The market jitters are already evident. Sentiment for both consumers and companies could sour further.

The spread of new coronavirus has already outpaced the speed of the severe acute respiratory syndrome (SARS) outbreak in 2003. SARS and the 2015 epidemic, Middle East respiratory syndrome (MERS), hurt growth by 0.2 percent. Local and foreign institutions have turned more negative. The Bank of Korea estimated the new virus spread would damage the Chinese economy more than SARS. Some think the bruise on the global economy from the new virus outbreak would be three to four times bigger than 2003. China was expanding at the time, but the blow could be bigger as the economy has entered a slowing phase.
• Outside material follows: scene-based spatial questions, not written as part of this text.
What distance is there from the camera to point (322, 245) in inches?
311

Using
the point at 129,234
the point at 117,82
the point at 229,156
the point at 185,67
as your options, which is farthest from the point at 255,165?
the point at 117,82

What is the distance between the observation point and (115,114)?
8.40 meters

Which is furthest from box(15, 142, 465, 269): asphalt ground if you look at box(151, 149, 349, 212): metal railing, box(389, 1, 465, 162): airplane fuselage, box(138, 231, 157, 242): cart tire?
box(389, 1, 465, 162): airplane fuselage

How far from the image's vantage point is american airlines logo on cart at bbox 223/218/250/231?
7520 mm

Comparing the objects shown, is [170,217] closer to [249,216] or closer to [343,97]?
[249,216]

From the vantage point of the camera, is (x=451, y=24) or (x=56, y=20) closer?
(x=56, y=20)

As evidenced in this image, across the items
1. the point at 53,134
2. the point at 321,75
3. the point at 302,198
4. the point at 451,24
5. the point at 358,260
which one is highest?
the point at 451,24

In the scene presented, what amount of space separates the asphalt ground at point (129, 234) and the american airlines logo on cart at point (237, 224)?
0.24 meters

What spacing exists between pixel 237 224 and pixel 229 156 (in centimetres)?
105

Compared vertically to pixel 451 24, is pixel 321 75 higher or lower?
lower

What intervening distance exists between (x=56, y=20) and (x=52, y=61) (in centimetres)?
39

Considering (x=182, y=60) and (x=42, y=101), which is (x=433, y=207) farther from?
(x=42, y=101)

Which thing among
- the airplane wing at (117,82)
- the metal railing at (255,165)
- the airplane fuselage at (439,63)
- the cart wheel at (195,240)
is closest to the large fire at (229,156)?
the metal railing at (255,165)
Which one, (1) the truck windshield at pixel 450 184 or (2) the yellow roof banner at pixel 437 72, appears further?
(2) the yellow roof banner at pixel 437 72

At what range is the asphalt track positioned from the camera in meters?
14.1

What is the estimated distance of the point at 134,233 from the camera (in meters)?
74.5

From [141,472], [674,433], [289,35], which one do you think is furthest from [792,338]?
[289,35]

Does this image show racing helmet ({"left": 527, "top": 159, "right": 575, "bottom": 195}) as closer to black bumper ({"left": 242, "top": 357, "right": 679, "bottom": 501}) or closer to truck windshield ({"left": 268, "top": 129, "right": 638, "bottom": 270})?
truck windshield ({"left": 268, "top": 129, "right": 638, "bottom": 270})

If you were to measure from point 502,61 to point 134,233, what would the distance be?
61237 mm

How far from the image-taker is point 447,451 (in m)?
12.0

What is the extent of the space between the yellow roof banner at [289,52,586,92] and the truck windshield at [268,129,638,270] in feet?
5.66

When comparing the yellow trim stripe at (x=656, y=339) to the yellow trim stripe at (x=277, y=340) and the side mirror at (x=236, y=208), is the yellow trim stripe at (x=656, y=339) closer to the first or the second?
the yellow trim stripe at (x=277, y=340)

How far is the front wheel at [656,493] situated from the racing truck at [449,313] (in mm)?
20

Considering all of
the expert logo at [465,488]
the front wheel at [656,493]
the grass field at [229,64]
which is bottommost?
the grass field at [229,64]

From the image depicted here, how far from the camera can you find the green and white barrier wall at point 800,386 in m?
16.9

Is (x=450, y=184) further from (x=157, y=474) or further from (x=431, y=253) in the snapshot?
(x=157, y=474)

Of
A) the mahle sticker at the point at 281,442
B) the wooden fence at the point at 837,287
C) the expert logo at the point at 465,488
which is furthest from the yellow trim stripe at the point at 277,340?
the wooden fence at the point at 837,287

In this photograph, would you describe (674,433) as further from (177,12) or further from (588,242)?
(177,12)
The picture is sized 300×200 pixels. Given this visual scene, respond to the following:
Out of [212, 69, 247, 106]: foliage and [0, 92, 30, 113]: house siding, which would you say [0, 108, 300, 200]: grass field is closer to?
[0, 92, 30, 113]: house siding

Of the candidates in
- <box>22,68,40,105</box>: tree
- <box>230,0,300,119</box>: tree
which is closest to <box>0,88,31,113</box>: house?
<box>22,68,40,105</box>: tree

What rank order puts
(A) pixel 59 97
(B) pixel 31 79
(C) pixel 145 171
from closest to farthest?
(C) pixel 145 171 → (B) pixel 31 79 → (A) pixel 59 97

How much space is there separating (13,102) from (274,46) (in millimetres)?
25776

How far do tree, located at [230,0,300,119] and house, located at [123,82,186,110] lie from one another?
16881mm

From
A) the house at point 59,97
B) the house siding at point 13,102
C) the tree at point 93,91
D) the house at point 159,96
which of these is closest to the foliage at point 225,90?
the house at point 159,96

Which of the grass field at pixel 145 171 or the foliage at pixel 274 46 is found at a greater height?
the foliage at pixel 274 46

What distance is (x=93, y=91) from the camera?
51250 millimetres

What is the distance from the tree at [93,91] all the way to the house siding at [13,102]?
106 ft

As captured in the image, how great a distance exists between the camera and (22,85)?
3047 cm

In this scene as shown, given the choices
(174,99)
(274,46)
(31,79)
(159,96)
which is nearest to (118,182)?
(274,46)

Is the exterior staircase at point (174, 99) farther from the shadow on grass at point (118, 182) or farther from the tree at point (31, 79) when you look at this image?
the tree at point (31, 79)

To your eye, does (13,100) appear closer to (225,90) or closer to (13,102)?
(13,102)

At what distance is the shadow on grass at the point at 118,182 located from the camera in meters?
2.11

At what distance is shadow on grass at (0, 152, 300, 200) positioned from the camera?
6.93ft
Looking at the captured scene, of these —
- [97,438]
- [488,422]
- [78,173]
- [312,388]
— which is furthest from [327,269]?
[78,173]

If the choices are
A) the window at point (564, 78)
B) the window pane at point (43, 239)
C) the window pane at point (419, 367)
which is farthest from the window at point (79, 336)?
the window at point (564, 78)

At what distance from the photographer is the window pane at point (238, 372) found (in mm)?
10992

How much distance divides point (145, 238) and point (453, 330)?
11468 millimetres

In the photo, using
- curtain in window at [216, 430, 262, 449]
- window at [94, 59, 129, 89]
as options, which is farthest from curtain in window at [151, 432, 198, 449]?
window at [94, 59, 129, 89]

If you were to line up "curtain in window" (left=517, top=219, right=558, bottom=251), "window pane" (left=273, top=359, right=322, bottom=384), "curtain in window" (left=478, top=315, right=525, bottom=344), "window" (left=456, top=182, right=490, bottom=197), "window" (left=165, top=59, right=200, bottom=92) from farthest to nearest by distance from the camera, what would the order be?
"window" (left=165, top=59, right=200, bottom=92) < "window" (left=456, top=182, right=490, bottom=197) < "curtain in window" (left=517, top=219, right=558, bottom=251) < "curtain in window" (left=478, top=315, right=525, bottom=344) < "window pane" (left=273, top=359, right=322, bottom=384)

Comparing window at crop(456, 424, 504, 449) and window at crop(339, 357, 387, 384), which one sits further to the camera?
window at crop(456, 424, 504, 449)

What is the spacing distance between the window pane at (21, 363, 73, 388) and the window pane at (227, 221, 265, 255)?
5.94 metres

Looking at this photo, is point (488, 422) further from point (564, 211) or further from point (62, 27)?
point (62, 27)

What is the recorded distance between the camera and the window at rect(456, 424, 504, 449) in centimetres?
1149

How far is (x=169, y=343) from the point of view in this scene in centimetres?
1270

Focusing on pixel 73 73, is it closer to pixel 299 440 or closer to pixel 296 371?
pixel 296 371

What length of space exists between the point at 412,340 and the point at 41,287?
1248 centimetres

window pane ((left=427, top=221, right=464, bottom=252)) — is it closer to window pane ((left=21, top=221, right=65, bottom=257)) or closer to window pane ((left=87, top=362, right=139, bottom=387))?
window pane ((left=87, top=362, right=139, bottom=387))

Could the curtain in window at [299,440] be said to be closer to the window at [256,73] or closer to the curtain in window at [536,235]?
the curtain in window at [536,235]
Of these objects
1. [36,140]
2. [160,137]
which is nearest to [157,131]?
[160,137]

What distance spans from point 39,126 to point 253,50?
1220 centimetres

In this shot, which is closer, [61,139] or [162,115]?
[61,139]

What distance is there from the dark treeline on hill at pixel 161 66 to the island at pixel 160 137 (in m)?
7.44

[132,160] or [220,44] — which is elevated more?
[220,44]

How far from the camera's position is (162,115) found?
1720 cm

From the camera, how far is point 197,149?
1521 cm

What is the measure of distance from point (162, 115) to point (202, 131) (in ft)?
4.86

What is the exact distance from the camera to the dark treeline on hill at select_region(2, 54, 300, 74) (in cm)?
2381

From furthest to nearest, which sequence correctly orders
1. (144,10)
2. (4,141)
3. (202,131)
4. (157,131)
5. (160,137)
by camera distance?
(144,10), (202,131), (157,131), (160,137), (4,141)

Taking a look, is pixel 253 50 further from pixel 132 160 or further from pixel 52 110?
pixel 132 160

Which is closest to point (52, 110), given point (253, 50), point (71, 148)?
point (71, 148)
The Korean economy has become more dependent on China than in 2003. The fall in stock prices since the outbreak more than doubled the average decline in global markets. A rout in the Chinese market after the Lunar New Year holiday would shake the global market more.
The business and trade front is more worrisome. Companies have begun to shut down factories in China or send Korean staff home. The supply chain in China could be impaired, and Korea’s factory operation rate last year had already been the lowest since the financial crisis. The virus risk from China could hurt Korean manufacturing capacity.

Emergency actions are imperative. The government has expedited its budget for quarantine. But it has yet to come up with measures to aid companies and merchants hit by the virus challenge. Hong said the government will soon unveil measures to help exporters and lessen the damage on the services sector at home. It must devise mid- to long-term strategies to prevent chain corporate bankruptcies due to dwindled consumption and tourists. It must prevent unnecessary scares from rocking the economy, as well as profiteering during times of unrest. And the government must relax regulations to stimulate corporate activities as much as possible.